Julio.Cesar 25/02/2023
Uma das ansiedades que me consome todas as vezes que penso em Virginia Woolf, é a vontade desenfreada de ler tudo que ela escreveu como se não houvesse amanhã! Contudo, ao refletir sobre as duas leituras que tive de sua obra até o momento, a certeza de que as li no momento certo e na ocasião certa me liberta de qualquer necessidade ou obrigação de construir um repertório às pressas e ter experiências prematuras, o que sem dúvidas, torna minha relação com esta escritora cada vez mais profunda e significativa.
Meu primeiro contato com ?Um Teto Todo Seu? se deu por meio de uma indicação da Rita Von Hunty, na qual a exposição da premissa envolvendo a irmã de Shakespeare me fisgou sem nenhum esforço. Desde aquele momento, me vi encantado pelas possibilidades existentes naquele ensaio, e para minha surpresa, o que Virginia faz aqui supera em níveis estratosféricos tudo que eu esperava.
Já de início Virginia toma uma decisão bárbara! Para expor seus pensamentos tocantes à ficção, mulheres e o fazer literário, Virginia usa de uma narrativa ficcional para percorrer a realidade desprendida de qualquer tipo de amarra, desenvolvendo suas ideias a partir de seu alter-ego Mary Beton e traçando comentários pertinentes à condição feminina na sociedade europeia durante diversos períodos e contextos históricos.
A tese que incendeia o debate e nos conduz por todo o ensaio, parte do impacto do lugar da mulher e da condição social na produção literária, compreendendo a necessidade da emancipação financeira e um teto todo seu como condições básicas para que mulheres possam se dedicar à escrita nos mesmo termos que os homens o fazem.
O passeio pelas vivências de diferentes autoras e autores é mais que elucidativo no que compete à compreensão da disparidade atrelada ao gênero. Virginia analisa as condições e oportunidades que sempre estiveram configuradas em favor dos homens no campo da literatura e as coloca em contraste com a luta enfrentada por mulheres como Jane Austen, George Eliot e as Irmãs Brontë, cujas vidas foram permeadas pela constante necessidade de reivindicar espaço e reconhecimento e pela busca de superar a visão sexista e os valores misóginos que constituíam o pensamento comum daquela época.
Virginia também se debruça sobre a mulher enquanto ?segundo sexo?, a visão que os homens, em especial imbuídos de prestígio social e autoridade intelectual, tinham a respeito das mulheres escritoras. Dentro do meio intelectual, a necessidade de reduzir a produção feminina e negar espaço e possibilidades para que as mesmas pudessem desenvolver trabalhos de igual relevância aos masculinos, sempre funcionou como uma espécie de espelho distorcido, no qual os homens precisavam se enxergar de forma superior às mulheres para garantir autoestima, segurança e uma visão engrandecida de si mesmos, uma vez que qualquer abalo pífio ao ego masculino poderia ser suficiente para desestruturá-los e fazer com que reconhecessem de forma vergonhosa, a hipocrisia, fragilidade e tudo o que faziam questão de esconder dos outros e de si mesmos.

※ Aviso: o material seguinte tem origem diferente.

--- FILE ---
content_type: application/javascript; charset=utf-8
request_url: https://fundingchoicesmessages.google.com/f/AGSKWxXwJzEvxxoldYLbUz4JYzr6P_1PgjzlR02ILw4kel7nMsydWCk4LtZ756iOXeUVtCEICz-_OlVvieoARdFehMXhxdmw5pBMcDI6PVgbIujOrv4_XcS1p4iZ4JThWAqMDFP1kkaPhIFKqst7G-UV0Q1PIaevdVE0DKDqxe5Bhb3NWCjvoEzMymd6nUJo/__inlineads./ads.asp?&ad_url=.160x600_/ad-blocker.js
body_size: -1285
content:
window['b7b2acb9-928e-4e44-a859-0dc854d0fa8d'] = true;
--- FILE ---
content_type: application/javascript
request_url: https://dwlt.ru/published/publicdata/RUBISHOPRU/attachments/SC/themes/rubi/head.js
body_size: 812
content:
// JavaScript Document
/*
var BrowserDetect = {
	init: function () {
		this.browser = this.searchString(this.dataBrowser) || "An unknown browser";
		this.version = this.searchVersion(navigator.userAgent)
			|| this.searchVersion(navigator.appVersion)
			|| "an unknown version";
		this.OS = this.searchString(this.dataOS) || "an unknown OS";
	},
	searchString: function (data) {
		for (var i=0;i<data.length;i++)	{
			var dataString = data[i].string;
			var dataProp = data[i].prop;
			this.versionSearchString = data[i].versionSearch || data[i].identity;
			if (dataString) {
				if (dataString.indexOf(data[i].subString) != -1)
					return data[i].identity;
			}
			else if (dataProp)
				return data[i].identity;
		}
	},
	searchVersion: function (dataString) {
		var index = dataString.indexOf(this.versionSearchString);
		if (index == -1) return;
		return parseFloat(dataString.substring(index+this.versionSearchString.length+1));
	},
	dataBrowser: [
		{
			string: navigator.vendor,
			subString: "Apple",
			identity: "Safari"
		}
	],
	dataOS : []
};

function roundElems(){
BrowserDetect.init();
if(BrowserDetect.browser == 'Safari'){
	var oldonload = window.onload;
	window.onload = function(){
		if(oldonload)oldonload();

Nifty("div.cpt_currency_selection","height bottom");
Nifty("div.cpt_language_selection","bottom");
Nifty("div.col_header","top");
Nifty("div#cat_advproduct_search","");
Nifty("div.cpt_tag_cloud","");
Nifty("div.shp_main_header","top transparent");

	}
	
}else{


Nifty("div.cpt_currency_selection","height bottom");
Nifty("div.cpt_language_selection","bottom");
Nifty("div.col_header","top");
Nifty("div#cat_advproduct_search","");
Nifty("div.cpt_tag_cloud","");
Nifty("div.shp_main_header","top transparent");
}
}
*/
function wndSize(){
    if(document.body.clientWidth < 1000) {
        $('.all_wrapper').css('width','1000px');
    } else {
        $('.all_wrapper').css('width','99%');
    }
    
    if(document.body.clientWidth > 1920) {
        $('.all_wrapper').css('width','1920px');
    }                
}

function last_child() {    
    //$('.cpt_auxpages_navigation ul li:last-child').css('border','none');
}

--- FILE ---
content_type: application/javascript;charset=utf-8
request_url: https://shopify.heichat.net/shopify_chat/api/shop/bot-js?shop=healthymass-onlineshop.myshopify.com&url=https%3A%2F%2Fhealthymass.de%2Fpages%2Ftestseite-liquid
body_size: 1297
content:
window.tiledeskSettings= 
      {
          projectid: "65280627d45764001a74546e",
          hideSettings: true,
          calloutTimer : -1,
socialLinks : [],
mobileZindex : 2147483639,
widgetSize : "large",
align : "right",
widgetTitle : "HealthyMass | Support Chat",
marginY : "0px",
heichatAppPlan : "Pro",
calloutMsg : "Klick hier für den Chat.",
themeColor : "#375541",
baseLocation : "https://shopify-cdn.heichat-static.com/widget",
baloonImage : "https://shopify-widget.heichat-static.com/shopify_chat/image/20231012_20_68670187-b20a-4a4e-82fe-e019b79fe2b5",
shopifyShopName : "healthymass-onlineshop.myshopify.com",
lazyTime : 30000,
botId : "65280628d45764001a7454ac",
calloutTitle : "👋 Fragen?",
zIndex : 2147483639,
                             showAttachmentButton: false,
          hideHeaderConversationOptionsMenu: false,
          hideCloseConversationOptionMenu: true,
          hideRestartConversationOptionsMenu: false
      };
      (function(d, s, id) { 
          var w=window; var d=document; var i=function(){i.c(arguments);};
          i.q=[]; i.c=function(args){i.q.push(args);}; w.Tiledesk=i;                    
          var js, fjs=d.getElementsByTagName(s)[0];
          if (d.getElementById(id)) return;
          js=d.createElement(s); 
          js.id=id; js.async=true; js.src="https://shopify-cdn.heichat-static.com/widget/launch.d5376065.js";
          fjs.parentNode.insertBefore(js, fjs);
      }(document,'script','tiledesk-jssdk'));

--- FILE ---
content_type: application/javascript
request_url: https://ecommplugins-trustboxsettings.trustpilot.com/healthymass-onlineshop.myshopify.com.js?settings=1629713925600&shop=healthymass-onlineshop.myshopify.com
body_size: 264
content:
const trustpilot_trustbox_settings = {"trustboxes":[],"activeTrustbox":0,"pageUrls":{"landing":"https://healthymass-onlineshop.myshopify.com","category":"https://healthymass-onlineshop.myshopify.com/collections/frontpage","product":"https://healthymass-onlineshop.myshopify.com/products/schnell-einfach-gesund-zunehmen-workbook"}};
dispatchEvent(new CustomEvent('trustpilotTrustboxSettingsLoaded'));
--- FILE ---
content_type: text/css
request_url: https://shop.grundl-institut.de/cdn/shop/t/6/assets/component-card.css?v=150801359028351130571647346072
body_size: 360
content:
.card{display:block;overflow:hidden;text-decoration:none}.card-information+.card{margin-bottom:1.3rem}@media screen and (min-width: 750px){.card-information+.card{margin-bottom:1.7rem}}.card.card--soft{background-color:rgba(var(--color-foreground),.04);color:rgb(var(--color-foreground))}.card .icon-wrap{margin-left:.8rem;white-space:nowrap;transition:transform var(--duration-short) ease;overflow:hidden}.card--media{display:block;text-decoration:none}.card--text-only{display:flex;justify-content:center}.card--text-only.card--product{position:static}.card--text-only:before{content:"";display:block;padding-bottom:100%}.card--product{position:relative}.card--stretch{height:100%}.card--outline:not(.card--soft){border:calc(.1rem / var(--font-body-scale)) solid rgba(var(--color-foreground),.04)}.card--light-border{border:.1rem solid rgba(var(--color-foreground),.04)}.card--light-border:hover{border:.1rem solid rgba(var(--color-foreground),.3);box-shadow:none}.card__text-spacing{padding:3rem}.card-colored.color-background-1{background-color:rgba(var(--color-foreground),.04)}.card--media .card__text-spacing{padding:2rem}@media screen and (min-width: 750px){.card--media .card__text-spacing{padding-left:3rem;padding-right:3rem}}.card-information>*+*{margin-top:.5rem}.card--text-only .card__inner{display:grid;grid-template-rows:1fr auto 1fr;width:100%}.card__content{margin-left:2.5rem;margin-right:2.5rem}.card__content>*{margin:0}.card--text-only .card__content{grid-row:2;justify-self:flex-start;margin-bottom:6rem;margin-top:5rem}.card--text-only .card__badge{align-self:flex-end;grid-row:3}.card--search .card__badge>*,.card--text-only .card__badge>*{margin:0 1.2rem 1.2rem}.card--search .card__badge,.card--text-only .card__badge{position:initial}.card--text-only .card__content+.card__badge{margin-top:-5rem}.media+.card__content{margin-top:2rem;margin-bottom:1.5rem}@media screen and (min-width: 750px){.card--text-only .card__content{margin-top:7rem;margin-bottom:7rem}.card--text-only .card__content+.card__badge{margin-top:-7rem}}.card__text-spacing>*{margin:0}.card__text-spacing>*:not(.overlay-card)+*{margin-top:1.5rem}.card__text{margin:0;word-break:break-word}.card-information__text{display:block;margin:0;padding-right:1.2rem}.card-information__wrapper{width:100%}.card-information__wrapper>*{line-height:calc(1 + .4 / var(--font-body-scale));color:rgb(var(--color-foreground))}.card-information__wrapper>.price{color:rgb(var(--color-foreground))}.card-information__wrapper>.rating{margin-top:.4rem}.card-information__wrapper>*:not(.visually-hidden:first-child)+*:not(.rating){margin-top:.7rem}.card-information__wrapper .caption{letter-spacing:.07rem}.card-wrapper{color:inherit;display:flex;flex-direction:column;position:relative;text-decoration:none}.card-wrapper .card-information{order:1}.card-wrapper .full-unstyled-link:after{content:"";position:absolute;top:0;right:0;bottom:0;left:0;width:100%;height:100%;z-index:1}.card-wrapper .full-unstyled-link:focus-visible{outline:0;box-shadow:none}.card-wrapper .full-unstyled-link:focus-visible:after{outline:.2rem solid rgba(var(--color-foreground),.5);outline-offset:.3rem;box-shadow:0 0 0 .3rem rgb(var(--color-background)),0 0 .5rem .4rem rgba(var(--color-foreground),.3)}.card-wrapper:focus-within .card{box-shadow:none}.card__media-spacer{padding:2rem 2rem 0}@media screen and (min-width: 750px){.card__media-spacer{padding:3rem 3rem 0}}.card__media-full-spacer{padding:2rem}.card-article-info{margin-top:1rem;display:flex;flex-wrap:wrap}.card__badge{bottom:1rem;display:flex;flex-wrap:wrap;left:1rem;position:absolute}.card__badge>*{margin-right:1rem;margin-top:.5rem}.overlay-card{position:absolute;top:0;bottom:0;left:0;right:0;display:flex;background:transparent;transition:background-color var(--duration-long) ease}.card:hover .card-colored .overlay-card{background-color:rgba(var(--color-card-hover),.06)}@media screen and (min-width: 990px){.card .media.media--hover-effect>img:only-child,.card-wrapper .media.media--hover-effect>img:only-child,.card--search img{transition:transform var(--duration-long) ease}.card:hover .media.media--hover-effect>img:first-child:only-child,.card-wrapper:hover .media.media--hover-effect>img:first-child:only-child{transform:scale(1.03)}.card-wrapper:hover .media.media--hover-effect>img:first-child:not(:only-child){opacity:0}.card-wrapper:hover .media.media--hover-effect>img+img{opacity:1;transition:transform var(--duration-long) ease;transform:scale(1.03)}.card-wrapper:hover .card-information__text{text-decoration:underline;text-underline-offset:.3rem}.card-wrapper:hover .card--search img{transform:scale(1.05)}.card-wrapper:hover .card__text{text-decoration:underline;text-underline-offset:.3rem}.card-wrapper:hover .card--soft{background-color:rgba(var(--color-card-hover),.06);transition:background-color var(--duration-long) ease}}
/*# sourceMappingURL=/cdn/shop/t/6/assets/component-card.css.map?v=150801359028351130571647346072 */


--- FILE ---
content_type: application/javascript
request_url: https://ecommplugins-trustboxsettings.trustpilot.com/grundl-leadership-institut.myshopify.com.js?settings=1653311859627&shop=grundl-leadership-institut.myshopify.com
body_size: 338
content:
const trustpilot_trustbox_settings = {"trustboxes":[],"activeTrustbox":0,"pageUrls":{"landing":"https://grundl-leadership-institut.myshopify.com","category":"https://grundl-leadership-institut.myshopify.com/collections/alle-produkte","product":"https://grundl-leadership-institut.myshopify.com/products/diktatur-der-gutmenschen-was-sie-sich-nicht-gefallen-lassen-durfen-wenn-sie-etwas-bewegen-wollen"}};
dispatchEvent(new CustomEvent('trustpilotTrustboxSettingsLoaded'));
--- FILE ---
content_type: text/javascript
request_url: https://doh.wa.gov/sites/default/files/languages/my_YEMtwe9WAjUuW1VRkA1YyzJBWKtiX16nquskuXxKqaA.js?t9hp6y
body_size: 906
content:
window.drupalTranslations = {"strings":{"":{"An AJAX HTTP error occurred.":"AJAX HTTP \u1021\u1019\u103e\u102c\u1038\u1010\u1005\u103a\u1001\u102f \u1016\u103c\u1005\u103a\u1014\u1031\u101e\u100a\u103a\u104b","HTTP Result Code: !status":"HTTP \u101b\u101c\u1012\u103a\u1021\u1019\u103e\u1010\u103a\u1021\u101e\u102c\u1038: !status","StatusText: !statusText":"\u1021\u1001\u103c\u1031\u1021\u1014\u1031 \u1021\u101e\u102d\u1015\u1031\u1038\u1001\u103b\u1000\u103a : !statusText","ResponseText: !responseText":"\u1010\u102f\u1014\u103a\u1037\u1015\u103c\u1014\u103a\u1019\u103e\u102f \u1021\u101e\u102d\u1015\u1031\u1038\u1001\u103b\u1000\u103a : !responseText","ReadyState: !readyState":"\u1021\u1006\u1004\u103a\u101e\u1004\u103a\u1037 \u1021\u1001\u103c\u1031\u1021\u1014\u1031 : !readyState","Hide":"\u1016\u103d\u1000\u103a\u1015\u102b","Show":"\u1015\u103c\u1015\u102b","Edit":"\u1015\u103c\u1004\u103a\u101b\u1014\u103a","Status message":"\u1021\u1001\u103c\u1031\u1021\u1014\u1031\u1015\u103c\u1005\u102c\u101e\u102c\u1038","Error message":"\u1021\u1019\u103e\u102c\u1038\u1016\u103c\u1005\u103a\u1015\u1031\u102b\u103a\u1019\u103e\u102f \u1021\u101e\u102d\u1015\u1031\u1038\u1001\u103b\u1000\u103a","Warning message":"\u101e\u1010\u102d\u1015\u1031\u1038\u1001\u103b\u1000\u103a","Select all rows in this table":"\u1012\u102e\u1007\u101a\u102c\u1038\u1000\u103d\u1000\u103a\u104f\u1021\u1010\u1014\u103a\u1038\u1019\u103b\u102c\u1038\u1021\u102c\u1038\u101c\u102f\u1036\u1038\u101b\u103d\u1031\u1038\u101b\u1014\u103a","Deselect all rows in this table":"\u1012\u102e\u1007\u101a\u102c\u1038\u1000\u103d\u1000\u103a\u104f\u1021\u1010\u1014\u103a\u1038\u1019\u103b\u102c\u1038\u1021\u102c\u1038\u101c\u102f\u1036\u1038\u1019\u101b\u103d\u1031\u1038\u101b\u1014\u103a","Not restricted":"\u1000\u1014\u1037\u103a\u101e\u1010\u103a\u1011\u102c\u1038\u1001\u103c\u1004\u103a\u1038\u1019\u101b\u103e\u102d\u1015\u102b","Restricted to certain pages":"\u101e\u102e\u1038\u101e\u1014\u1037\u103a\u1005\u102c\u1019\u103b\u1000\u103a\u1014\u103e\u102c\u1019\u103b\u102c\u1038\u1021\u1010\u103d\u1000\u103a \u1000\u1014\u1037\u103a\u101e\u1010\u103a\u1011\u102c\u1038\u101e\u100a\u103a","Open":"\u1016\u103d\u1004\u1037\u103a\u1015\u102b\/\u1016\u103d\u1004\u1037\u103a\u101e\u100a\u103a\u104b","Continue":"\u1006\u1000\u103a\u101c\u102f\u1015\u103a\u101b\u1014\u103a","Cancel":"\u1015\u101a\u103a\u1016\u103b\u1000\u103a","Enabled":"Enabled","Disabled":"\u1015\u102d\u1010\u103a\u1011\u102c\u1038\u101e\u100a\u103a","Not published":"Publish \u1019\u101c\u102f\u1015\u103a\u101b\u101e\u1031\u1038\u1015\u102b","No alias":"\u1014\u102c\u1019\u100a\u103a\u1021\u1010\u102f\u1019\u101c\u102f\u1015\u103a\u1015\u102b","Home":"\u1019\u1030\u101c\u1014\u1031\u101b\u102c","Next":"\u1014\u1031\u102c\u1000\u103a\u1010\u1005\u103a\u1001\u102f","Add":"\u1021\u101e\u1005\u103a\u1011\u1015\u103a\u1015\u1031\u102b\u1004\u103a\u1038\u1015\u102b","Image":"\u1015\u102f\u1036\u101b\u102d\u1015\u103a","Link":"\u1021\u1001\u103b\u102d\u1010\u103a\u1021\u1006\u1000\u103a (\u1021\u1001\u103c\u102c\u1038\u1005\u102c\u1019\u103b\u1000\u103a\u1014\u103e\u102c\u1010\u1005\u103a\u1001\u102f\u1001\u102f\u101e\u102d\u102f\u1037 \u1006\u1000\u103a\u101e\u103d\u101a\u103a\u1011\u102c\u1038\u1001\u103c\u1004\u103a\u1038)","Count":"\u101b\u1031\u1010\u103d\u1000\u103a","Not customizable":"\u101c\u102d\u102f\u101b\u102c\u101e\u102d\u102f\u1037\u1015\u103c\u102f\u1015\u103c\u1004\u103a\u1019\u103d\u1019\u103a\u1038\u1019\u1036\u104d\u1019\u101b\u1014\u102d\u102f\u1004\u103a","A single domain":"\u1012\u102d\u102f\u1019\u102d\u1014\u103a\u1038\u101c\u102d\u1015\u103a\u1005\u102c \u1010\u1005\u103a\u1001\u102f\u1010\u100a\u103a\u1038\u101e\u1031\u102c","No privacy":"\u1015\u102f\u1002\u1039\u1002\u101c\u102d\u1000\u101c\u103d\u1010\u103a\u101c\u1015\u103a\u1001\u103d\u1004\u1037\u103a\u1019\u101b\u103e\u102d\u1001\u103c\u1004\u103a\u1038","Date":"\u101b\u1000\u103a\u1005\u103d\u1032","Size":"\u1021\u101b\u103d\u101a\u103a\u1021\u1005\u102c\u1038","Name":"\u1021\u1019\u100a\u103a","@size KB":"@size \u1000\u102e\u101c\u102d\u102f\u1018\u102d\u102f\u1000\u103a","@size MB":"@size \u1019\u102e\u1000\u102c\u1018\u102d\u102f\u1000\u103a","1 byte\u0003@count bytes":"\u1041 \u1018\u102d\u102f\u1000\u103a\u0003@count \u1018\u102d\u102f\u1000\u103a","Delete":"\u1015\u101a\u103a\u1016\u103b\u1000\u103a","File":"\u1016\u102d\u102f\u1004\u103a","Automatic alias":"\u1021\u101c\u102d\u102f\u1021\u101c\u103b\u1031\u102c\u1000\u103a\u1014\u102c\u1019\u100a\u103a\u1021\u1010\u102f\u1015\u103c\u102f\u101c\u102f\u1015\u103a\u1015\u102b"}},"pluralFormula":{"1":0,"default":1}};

Questionando a disparidade das mulheres da ficção e da realidade, Virginia também coloca em evidência as grandes figuras femininas da literatura, de Madame Bovary à Anna Kariênina, mulheres complexas e rompedoras de paradigmas, escritas por homens que em nada se assemelhavam com as mulheres da realidade, cuja liberdade lhes era tolhida a ponto de que não pudessem ser elas mesmas e viver suas próprias vidas.
Através de seu fluxo de consciência, Virginia percorre inúmeros lugares em poucas páginas, atribuindo ao seu texto bastante densidade e exigindo atenção redobrada do leitor para que este não se perca durante a leitura. Contudo, revisitar trechos e momentos do ensaio é um exercício inevitável de certo modo, haja visto que há tanto sendo dito, que passar os olhos apenas uma vez em determinadas partes não é suficiente para as incógnitas e questões que atravessam o leitor e se alojam em nossa mente.
Como qualquer obra escrita há mais de noventa anos, os ensaios de Virginia Woolf não estão isentos dos julgamentos da posteridade e de descobertas que invalidando ou não ideias apresentadas ali, contribuem para complementar e qualificar o debate. Contudo, tais ressalvas e contextualizações não diminuem a potência e vivacidade das palavras de Virginia ou ignoram a atemporalidade desta obra e sua importância para o feminismo e para a literatura como um todo.